Jiang Hui, Wong Wing Hung
Institute for Computational and Mathematical Engineering, Stanford University, Stanford, California 94305, USA.
Bioinformatics. 2008 Oct 15;24(20):2395-6. doi: 10.1093/bioinformatics/btn429. Epub 2008 Aug 12.

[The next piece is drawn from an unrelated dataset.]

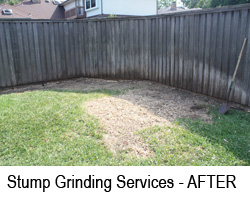 Stump Grinding Madisonville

SeqMap is a tool for mapping large amount of short sequences to the genome. It is designed for finding all the places in a reference genome where each sequence may come from. This task is essential to the analysis of data from ultra high-throughput sequencing machines. With a carefully designed index-filtering algorithm and an efficient implementation, SeqMap can map tens of millions of short sequences to a genome of several billions of nucleotides. Multiple substitutions and insertions/deletions of the nucleotide bases in the sequences can be tolerated and therefore detected. SeqMap supports FASTA input format and various output formats, and provides command line options for tuning almost every aspect of the mapping process. A typical mapping can be done in a few hours on a desktop PC. Parallel use of SeqMap on a cluster is also very straightforward.
SeqMap是一种用于将大量短序列映射到基因组的工具。它旨在找出参考基因组中每个序列可能来自的所有位置。这项任务对于分析来自超高通量测序仪的数据至关重要。通过精心设计的索引过滤算法和高效的实现方式,SeqMap能够将数千万条短序列映射到数十亿个核苷酸的基因组上。序列中核苷酸碱基的多个替换以及插入/缺失均可被容忍并因此被检测到。SeqMap支持FASTA输入格式和各种输出格式,并提供命令行选项以调整映射过程的几乎每个方面。在台式计算机上,典型的映射操作几小时内即可完成。在集群上并行使用SeqMap也非常简单。